# Aloha



## MugenAR (27 Sep. 2012)

Hallo da draussen, 

vom Nickname her dürften mich die ein oder anderen evtl. kennen.
Komme aus NRW und bin 25 Jahre alt.

Ich bin hauptsächlich hier wegen der deutschen Mädels, wie z.B. Annemarie Warnkross, Nazan Eckes, Joey Grit Winkler und viele mehr =)

Grüße

Mugen


----------



## Mandalorianer (27 Sep. 2012)

Herzlich 

 auf dem schönen cb-spray88,,,,


----------



## Sachse (27 Sep. 2012)

welcome on Board _Mugen_, Name sagt mir was


----------



## Padderson (27 Sep. 2012)

Welcome aboard MugenAR und viel Spaß beim stöbern:thumbup:
Das "Mugen" kommt vom Honda?


----------



## Punisher (27 Sep. 2012)

herzlich willkommen


----------



## kayfan02 (28 Sep. 2012)

Hi Mugen, ich kenne Dich wohl auch. 

Herzlich Willkommen und viel Spaß hier.


----------



## General (28 Sep. 2012)

Herzlich Willkommen auf CB


----------



## Pomm (28 Sep. 2012)

Herzlich Willkommen!


----------



## Death Row (28 Sep. 2012)

Ja dich kenne ich noch. Hi!


----------



## MugenAR (28 Sep. 2012)

Padderson schrieb:


> Welcome aboard MugenAR und viel Spaß beim stöbern:thumbup:
> Das "Mugen" kommt vom Honda?



nene das kommt aus den kanji und bedeutet unendlichkeit

jap manche kennen aus dem BB


----------



## congo64 (28 Sep. 2012)

Kenne dich zwar nicht, aber wer wegen NAZAN hier ist, den heiße ich allerherzlichst willkommen:thumbup:


----------

━━━━━━━━━━

Aufgabenstellung:
Gib aus dem Forenthread alles von "Komme aus NRW" bis hinunter zu "Mandalorianer (27 Sep. 2012)" noch einmal wieder und benenne dabei "NRW" in "Nordrhein-Westfalen" um.

(Dateneinträge)
━━━━━━━━━━

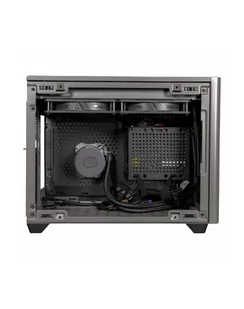 Cooler Master MasterBox NR200P MAX - NR200P-MCNN85-SL0 - Obudowy komputerowe - miniaturka - grafika 1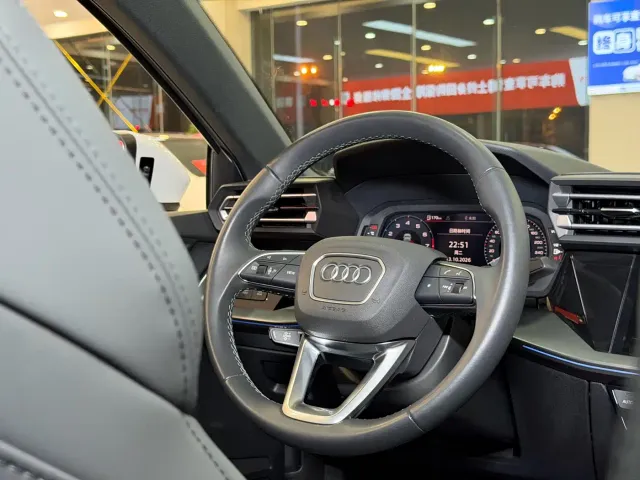 Audi A3 — Фото автомобиля 10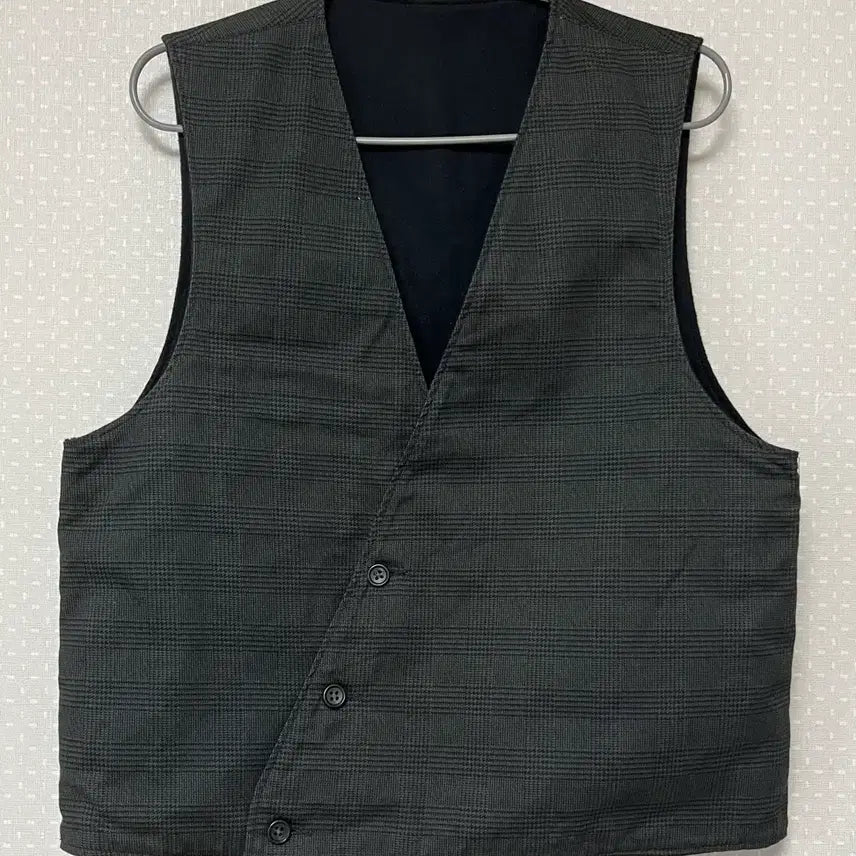 [BUNJANG] Engineered Garments Reversible Vest / 엔지니어드가먼츠 리버시블 베스트 조끼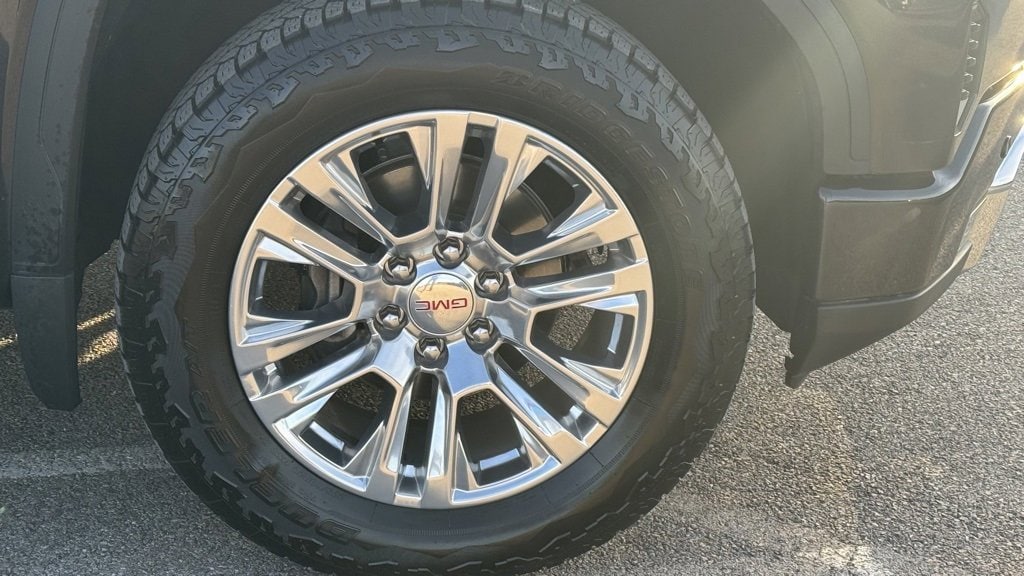 Used 2022 GMC Sierra 1500 Denali Truck Crew Cab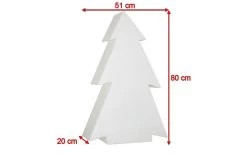 OUTFLEXX Dancing Tree Outdoor Dekoleuchte, 80cm, Inkl. Akku, LED-Modul Und Fernbedienung -Warmer Garten 5 18159.jpg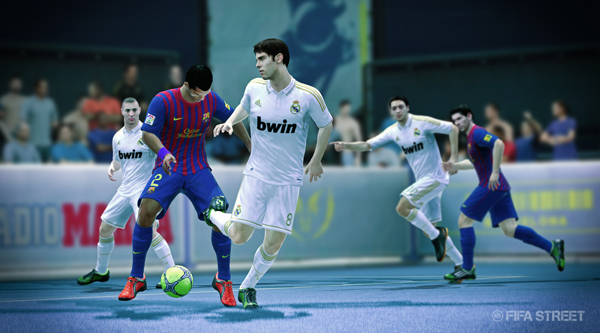 fifa street review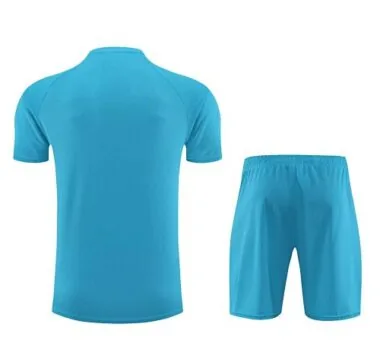 23-24 Manchester City Training Soccer Jerseys Yupoo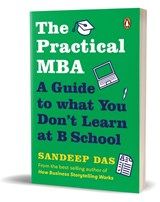 The Practical MBA - Sandeep Das - 9780143461197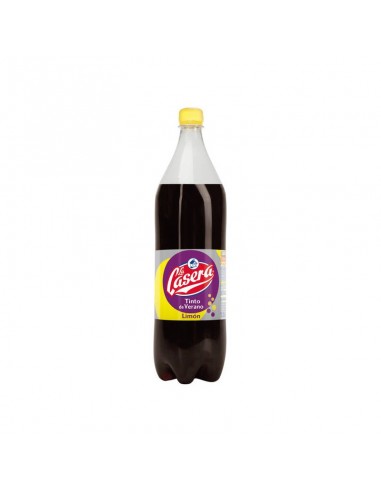 TINTO VERANO LIMON CASERA 1L PET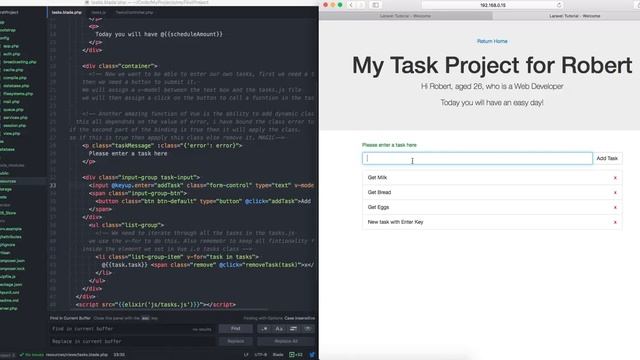 Laravel - Vue Simple Key Modifiers for inputs смотреть онлайн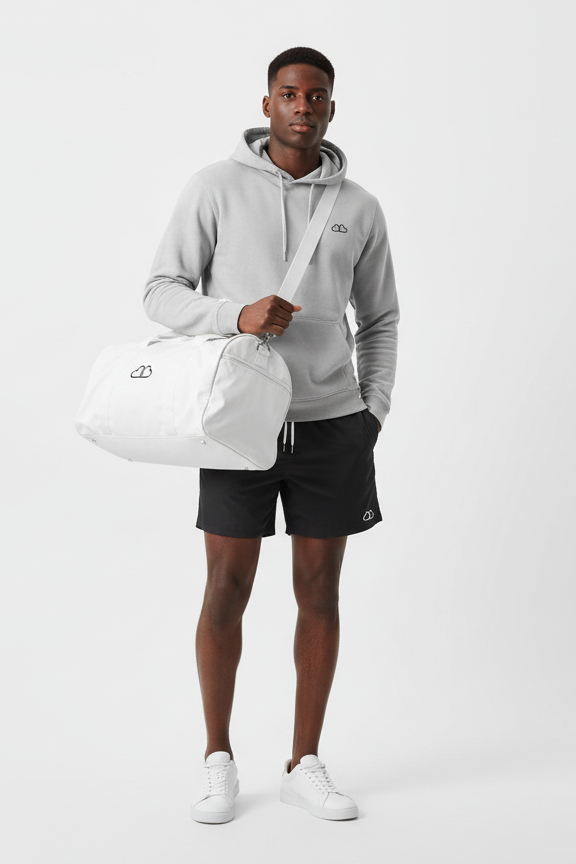 Canvas Duffel Bag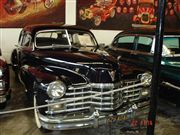 Visita al Museo del Automóvil Antiguo DF - Vista al Museo del Automovil III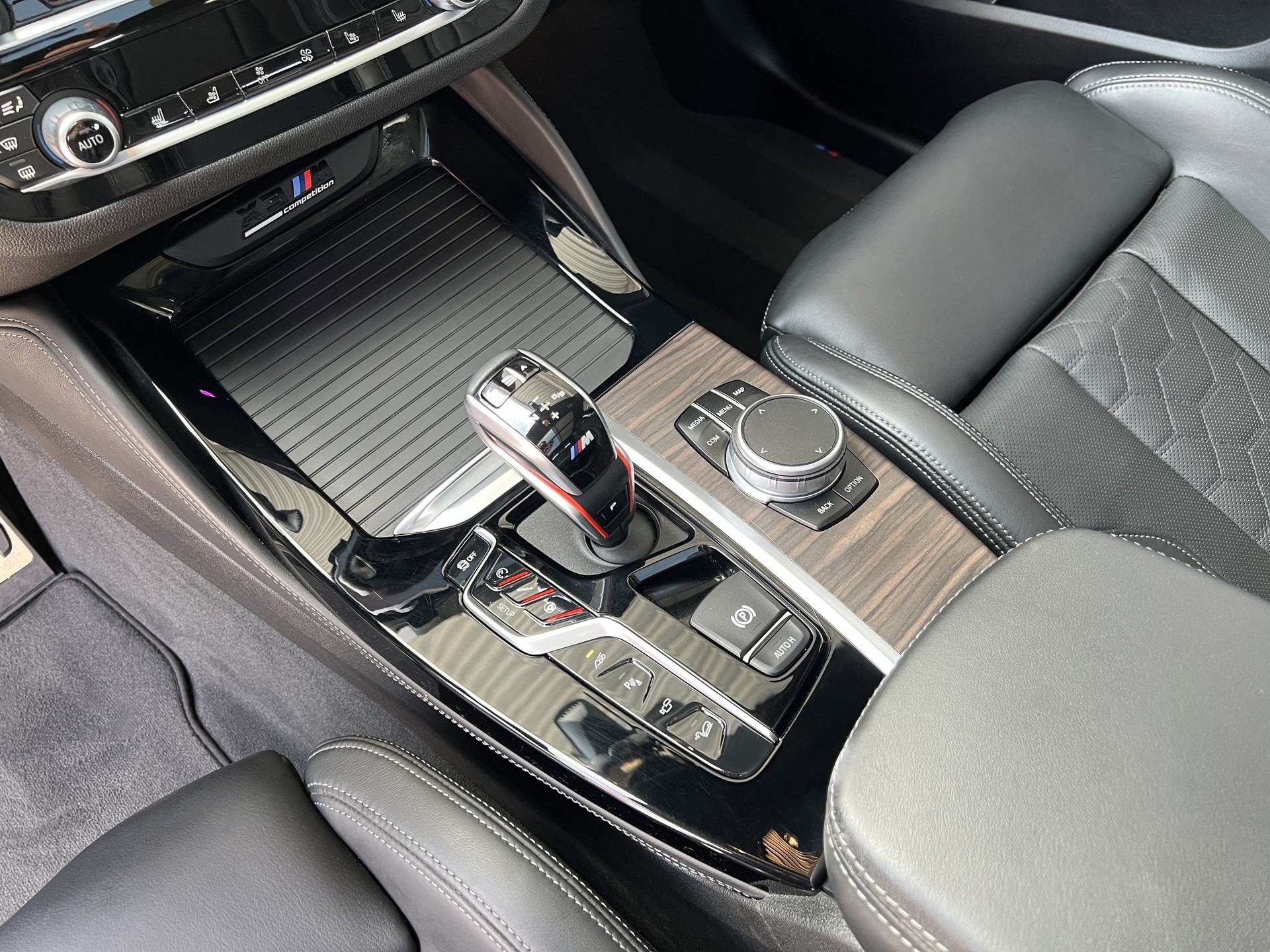 BMW X3 xDrive M Competition Steptronic-image-9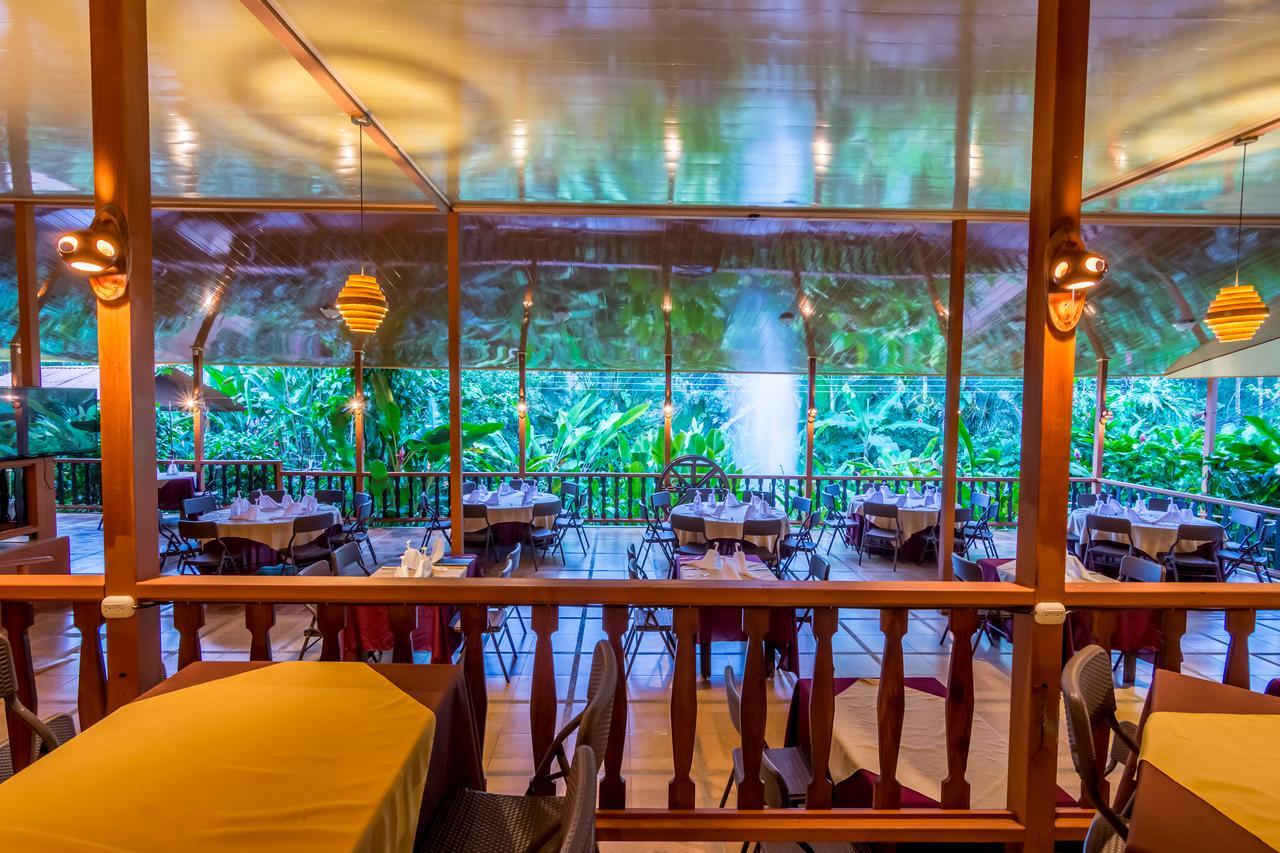 Ara Ambigua Lodge Sarapiquí Esterno foto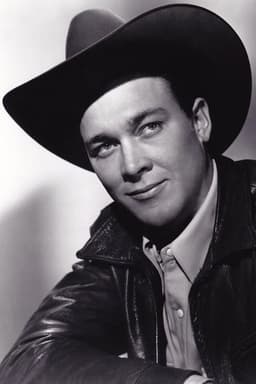 Photo of Ben Johnson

━━━━━━━━━━

Antwort:
Komme aus Nordrhein-Westfalen und bin 25 Jahre alt.

Ich bin hauptsächlich hier wegen der deutschen Mädels, wie z.B. Annemarie Warnkross, Nazan Eckes, Joey Grit Winkler und viele mehr =)

Grüße

Mugen


----------



## Mandalorianer (27 Sep. 2012)